ある日のことだった。町に奇妙な木が生えていることに、誰かが気づいた。
その木は人間のような形で、脚も、尻も、腹も、腕も、ムッチリと肥えて太っちょな姿だった。胸から腹にかけ、のたくるような節くれがひしゃげた顔を形づくっていたが、代わりに首にあるべきものがなく、木の様相を取り戻して枝葉を茂らせていた。
その木は、日に日に数を増しているようだった。往来の隅や路地の陰に、ひっそりと根を張っていた。大小様々で、ヒザの高さほどの低木から、大人の背丈を超える物まで。いつしか、キズを付けると血を流したとか、朝ぼらけに森から歩いてきたとか、ブキミなウワサもささやかれるようになっていた。
またある日のことだった。動き出した木々に、町は蹂躙された。
木々はヨチヨチ歩きで手足をばたつかせ、根を、幹を、枝々を、数限りなく伸ばした。町中をのたうって家々を突き破り、デク人形の肉瘤が街を破壊した。
首なしデク人形の発現と時を同じくし、ゴブリンの群賊が来襲。混乱のなかで略奪や狼藉が横行し、男は殺されて女はさらわれた。
街を見舞った惨禍はとつじょとしたものだったが、それでも逃れた者たちはいた。ぼくもそのひとりだったが、ぼくの想い人はその限りではなかった。
なすすべもなく、ただ悲嘆に暮れていたぼくの元へ、ひとりの少女が来訪した。ぼくの望む死地への水先人を担うため、その少女はやってきたのだった。
少女の長い黒髪は乱れ、その白肌にまとわりついていた。一枚きりの薄絹の肌着が、きゃしゃな手足を無防備にさらしながら、子を宿して大きくなったお腹を包んでいた。

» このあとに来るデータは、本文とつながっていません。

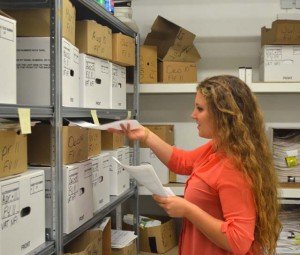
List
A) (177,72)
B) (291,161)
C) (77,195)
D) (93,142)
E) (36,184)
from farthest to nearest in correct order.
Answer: (177,72)
(291,161)
(93,142)
(77,195)
(36,184)

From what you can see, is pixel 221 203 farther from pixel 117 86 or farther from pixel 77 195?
pixel 117 86

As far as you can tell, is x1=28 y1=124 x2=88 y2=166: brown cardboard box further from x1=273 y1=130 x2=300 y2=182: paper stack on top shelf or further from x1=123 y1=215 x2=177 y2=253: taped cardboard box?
x1=273 y1=130 x2=300 y2=182: paper stack on top shelf

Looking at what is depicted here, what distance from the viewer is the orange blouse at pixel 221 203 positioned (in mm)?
1514

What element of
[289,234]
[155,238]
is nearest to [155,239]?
[155,238]

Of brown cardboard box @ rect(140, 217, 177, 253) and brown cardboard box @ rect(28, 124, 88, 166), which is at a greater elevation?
brown cardboard box @ rect(28, 124, 88, 166)

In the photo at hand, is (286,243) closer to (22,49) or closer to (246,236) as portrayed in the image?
(246,236)

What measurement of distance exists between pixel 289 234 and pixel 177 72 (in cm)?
124

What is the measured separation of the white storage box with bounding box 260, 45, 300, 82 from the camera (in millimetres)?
2572

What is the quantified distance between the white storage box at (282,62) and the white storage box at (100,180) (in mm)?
1177

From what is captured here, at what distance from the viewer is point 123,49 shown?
2.29 metres

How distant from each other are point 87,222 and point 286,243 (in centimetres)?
134

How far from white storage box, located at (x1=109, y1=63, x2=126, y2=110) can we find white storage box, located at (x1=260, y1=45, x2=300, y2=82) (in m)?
0.90

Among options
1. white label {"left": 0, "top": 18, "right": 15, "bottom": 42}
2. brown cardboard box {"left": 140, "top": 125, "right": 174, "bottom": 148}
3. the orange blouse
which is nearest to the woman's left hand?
the orange blouse

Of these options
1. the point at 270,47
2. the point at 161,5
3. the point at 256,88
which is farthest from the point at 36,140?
the point at 161,5
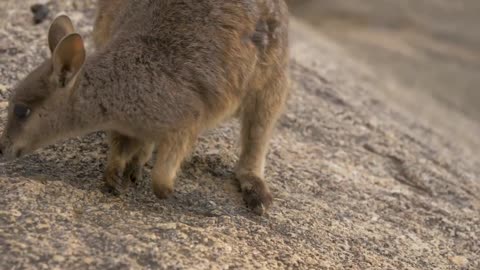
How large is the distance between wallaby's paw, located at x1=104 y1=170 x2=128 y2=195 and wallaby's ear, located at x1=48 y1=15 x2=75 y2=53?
73 centimetres

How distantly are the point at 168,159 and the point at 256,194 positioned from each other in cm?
66

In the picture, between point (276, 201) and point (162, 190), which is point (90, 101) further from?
point (276, 201)

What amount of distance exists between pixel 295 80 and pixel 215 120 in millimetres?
2844

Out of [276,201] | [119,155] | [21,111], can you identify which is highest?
[21,111]

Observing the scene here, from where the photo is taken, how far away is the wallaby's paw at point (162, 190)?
4027mm

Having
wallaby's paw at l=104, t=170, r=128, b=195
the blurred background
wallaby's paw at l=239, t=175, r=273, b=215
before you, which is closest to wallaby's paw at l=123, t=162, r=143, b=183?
wallaby's paw at l=104, t=170, r=128, b=195

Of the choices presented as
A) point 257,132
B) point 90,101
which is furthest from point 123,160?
point 257,132

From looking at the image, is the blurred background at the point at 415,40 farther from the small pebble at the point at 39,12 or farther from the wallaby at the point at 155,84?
the wallaby at the point at 155,84

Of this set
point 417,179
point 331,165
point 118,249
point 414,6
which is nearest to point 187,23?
point 118,249

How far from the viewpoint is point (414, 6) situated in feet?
46.9

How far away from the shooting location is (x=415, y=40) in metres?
13.0

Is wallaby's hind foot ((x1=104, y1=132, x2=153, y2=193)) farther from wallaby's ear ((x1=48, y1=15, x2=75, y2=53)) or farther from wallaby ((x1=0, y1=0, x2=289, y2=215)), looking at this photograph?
wallaby's ear ((x1=48, y1=15, x2=75, y2=53))

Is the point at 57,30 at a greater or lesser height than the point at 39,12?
greater

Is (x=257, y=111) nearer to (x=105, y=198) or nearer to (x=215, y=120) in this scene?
(x=215, y=120)
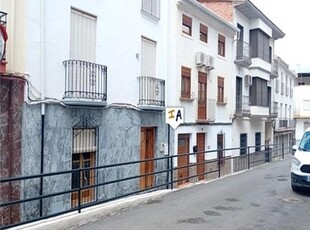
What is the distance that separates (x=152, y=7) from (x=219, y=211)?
9.17 m

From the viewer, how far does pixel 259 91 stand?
81.7 ft

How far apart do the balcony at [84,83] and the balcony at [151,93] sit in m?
2.34

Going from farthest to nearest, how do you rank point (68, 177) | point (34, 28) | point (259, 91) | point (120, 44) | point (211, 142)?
point (259, 91)
point (211, 142)
point (120, 44)
point (68, 177)
point (34, 28)

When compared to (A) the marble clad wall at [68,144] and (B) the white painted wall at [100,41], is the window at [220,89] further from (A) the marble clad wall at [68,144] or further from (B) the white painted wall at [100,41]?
(A) the marble clad wall at [68,144]

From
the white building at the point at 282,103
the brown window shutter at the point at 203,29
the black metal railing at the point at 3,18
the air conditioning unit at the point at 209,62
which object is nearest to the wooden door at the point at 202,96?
the air conditioning unit at the point at 209,62

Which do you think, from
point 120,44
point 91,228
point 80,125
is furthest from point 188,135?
point 91,228

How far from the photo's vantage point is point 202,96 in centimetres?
1805

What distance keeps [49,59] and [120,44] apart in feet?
10.7

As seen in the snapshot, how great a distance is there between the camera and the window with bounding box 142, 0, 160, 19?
13645 millimetres

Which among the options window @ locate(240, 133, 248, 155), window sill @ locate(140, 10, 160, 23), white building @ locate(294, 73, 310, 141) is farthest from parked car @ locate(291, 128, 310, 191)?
white building @ locate(294, 73, 310, 141)

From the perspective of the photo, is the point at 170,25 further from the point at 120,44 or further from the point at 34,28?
the point at 34,28

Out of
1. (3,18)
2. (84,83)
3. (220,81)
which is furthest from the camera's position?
(220,81)

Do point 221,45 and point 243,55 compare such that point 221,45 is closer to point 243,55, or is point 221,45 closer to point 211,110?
point 243,55

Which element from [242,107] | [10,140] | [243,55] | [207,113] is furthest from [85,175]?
[243,55]
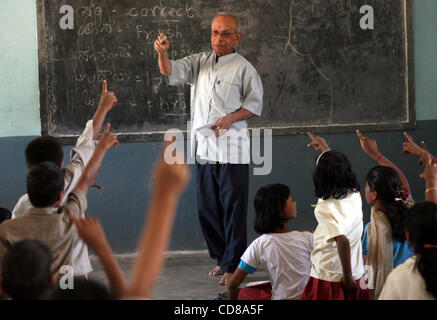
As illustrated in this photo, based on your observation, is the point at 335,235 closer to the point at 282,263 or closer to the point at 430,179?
the point at 282,263

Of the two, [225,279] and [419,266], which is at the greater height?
[419,266]

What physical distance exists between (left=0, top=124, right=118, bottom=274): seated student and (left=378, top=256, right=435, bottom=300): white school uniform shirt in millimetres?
923

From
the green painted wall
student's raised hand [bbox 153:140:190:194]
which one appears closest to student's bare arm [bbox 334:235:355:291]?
student's raised hand [bbox 153:140:190:194]

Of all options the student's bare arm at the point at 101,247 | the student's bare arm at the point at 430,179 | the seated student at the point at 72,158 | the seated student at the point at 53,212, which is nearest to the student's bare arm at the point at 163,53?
the seated student at the point at 72,158

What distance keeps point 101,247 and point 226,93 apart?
267 cm

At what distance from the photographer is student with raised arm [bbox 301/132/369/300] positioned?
7.88 ft

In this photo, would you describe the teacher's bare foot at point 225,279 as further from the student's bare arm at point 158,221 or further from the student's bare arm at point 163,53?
the student's bare arm at point 158,221

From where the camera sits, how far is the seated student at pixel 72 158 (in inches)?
88.8

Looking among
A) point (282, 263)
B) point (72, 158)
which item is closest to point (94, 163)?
point (72, 158)

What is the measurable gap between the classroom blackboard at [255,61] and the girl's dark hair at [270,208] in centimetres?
179

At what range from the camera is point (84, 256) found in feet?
7.55

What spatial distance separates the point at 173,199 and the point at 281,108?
3.58 meters

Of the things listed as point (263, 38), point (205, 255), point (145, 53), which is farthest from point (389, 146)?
point (145, 53)

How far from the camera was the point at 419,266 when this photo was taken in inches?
61.8
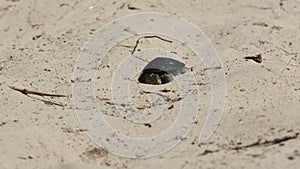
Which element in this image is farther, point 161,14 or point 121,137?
point 161,14

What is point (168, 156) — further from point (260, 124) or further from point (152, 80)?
point (152, 80)

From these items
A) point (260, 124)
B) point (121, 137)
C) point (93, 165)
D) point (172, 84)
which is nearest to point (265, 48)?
point (172, 84)

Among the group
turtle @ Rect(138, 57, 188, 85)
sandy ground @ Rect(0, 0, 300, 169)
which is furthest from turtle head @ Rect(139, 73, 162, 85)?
sandy ground @ Rect(0, 0, 300, 169)

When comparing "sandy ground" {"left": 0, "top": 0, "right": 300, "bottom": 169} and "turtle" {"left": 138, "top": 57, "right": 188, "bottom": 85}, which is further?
"turtle" {"left": 138, "top": 57, "right": 188, "bottom": 85}

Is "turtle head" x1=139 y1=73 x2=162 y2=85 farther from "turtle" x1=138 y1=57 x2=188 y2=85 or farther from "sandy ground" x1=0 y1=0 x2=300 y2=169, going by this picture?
"sandy ground" x1=0 y1=0 x2=300 y2=169

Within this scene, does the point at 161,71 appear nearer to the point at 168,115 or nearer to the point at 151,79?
the point at 151,79

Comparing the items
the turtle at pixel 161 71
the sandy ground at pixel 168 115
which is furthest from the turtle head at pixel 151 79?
the sandy ground at pixel 168 115
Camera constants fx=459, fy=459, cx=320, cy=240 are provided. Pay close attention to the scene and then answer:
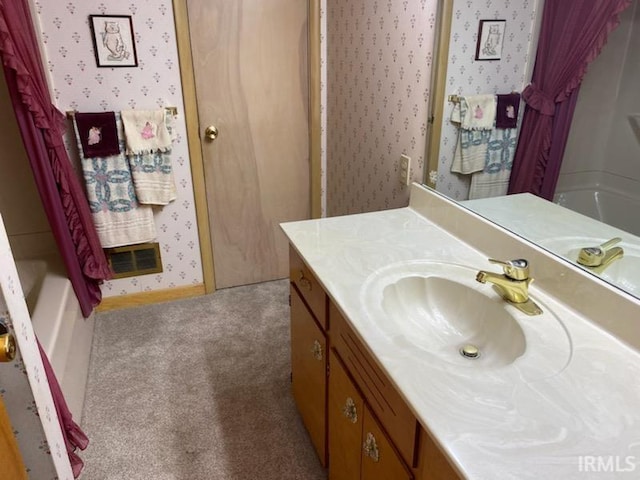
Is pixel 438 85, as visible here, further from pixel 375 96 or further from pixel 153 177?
pixel 153 177

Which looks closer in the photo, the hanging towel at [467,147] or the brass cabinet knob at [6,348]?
the brass cabinet knob at [6,348]

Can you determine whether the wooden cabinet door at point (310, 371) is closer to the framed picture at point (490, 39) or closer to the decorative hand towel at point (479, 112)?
the decorative hand towel at point (479, 112)

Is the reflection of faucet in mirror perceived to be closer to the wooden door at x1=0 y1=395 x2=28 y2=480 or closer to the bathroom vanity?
the bathroom vanity

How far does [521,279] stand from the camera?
3.83 feet

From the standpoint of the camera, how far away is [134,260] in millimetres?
2732

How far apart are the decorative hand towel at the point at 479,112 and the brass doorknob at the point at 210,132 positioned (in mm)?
1503

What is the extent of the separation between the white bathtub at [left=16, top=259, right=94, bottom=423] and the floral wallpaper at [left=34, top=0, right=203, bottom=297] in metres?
0.38

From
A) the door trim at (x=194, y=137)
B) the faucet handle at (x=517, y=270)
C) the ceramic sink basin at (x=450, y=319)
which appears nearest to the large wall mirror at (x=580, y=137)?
the faucet handle at (x=517, y=270)

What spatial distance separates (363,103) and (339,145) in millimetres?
424

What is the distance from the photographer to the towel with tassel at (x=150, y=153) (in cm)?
241

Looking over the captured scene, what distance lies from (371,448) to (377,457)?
34 millimetres

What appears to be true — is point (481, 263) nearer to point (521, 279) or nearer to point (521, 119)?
point (521, 279)

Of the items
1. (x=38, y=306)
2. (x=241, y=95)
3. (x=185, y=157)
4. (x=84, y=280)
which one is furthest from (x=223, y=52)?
(x=38, y=306)

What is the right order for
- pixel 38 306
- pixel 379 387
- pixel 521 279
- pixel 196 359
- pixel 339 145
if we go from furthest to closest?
1. pixel 339 145
2. pixel 196 359
3. pixel 38 306
4. pixel 521 279
5. pixel 379 387
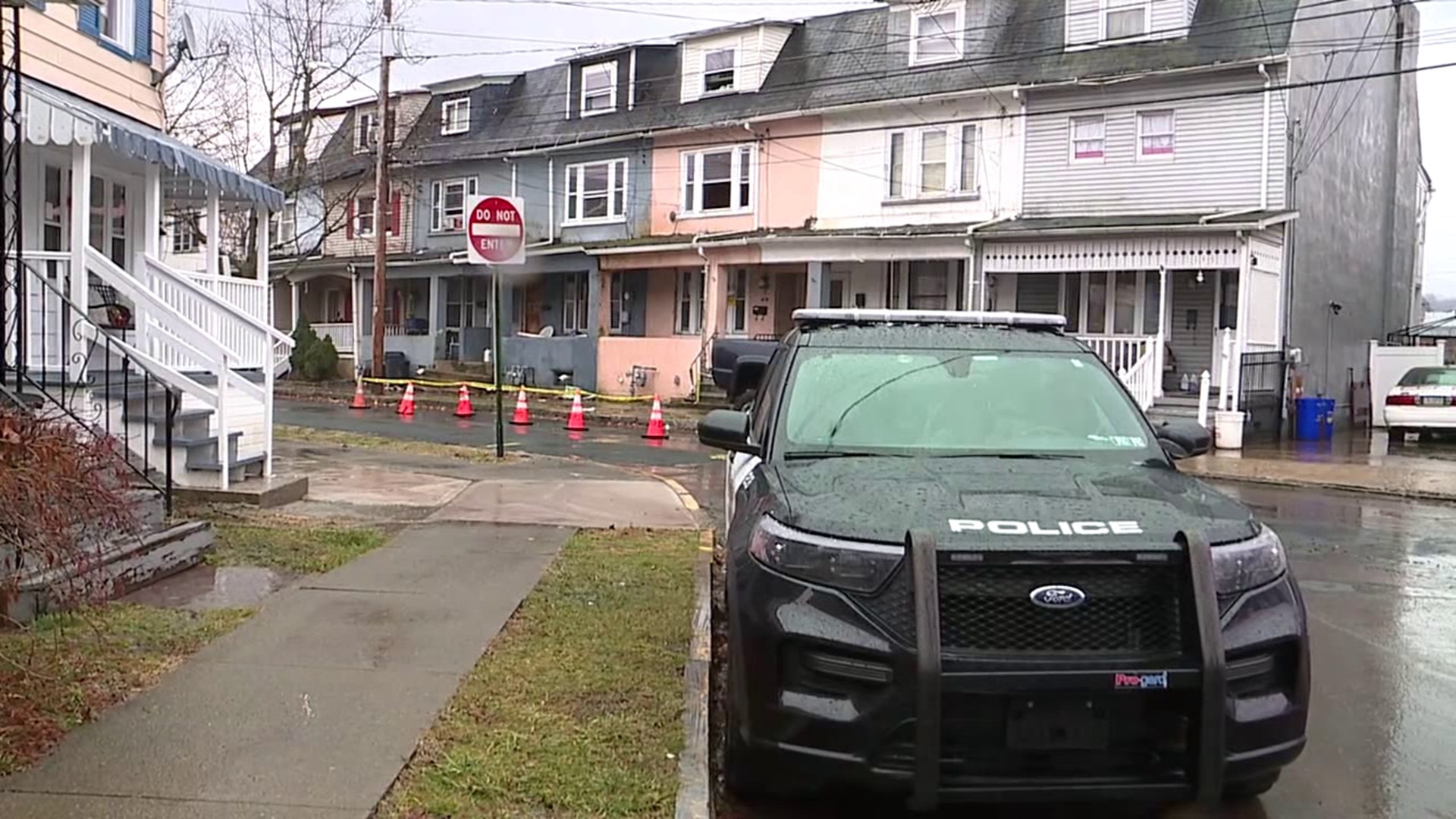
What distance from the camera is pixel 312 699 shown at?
16.5ft

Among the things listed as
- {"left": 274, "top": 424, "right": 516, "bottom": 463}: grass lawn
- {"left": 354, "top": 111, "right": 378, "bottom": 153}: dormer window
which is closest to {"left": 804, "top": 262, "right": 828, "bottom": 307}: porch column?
{"left": 274, "top": 424, "right": 516, "bottom": 463}: grass lawn

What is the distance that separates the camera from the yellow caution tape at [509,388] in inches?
1123

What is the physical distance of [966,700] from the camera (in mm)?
3744

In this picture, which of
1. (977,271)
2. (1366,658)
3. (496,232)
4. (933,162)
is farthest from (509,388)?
(1366,658)

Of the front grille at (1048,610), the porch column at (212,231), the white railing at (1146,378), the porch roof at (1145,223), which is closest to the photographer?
the front grille at (1048,610)

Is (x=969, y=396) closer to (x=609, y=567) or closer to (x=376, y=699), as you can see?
(x=376, y=699)

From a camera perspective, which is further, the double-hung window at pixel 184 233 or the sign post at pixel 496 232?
the double-hung window at pixel 184 233

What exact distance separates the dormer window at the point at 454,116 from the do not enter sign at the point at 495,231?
23.8 m

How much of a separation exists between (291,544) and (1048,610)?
20.2 ft

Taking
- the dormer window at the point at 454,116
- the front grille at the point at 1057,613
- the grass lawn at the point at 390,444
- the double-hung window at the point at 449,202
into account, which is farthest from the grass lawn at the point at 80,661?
the dormer window at the point at 454,116

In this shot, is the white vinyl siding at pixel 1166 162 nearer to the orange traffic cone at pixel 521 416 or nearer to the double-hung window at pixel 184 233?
the orange traffic cone at pixel 521 416

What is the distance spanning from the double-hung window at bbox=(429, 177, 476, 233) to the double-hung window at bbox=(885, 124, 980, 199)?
13853mm

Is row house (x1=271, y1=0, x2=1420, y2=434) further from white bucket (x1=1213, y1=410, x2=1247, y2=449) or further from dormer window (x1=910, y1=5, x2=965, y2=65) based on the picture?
white bucket (x1=1213, y1=410, x2=1247, y2=449)

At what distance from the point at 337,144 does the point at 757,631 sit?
38119mm
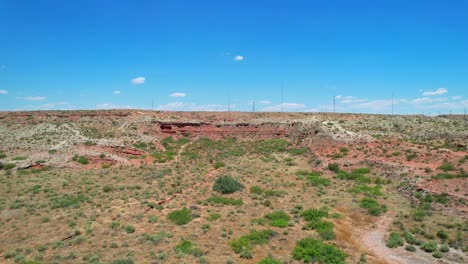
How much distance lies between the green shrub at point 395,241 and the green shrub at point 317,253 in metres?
3.00

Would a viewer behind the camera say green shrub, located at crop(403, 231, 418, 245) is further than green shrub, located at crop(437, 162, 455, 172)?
No

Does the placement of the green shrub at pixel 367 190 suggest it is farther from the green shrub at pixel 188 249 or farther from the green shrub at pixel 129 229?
the green shrub at pixel 129 229

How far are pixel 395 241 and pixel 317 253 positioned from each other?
4.66 meters

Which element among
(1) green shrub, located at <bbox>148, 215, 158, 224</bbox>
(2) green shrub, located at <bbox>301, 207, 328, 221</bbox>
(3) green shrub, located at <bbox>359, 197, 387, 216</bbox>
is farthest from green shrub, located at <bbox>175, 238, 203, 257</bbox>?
(3) green shrub, located at <bbox>359, 197, 387, 216</bbox>

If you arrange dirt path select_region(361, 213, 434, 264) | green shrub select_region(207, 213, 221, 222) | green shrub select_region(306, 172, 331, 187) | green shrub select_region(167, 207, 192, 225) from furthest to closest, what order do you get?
green shrub select_region(306, 172, 331, 187), green shrub select_region(207, 213, 221, 222), green shrub select_region(167, 207, 192, 225), dirt path select_region(361, 213, 434, 264)

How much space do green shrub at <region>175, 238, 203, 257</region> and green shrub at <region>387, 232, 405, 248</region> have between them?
921 cm

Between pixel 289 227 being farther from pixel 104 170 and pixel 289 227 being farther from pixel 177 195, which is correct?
pixel 104 170

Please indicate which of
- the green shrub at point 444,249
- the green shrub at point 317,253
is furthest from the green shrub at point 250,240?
the green shrub at point 444,249

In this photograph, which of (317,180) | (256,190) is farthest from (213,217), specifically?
(317,180)

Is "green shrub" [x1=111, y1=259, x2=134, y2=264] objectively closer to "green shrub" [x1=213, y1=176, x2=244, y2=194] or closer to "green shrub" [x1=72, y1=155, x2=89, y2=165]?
"green shrub" [x1=213, y1=176, x2=244, y2=194]

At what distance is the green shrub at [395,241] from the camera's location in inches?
607

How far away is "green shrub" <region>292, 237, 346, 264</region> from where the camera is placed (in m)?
13.4

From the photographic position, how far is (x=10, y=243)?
14883 millimetres

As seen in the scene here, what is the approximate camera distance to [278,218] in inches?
730
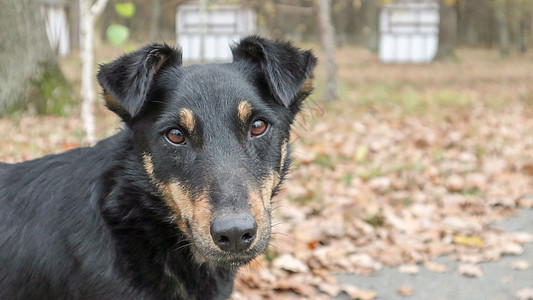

黒髪の少女――ティタニアは、ぼくや町の人たちの知っている者ではなかった。ほかの女たちとともにとらわれていたのを、彼女ひとりで逃げてきたそうだ。
ティタニアが話した内容は、あまりにも不穏だった。女たちがとらわれていたのは、賊の頭目であるアトロゥの子供を産まされるためだというのだ。
「子供を……?」
言葉を濁して尋ねたぼくに、ティタニアはキッパリと気丈に答えた。
「アトロゥの血肉を継いだ子は、木の呪いをこうむるのです。産まれた子の首を落とし、あの者の枝を接ぐことで、アトロゥの意のままに操られる『クグツ』と化すのです」
町を襲ったデク人形たちは、死してクグツと化したアトロゥの子供たちだった。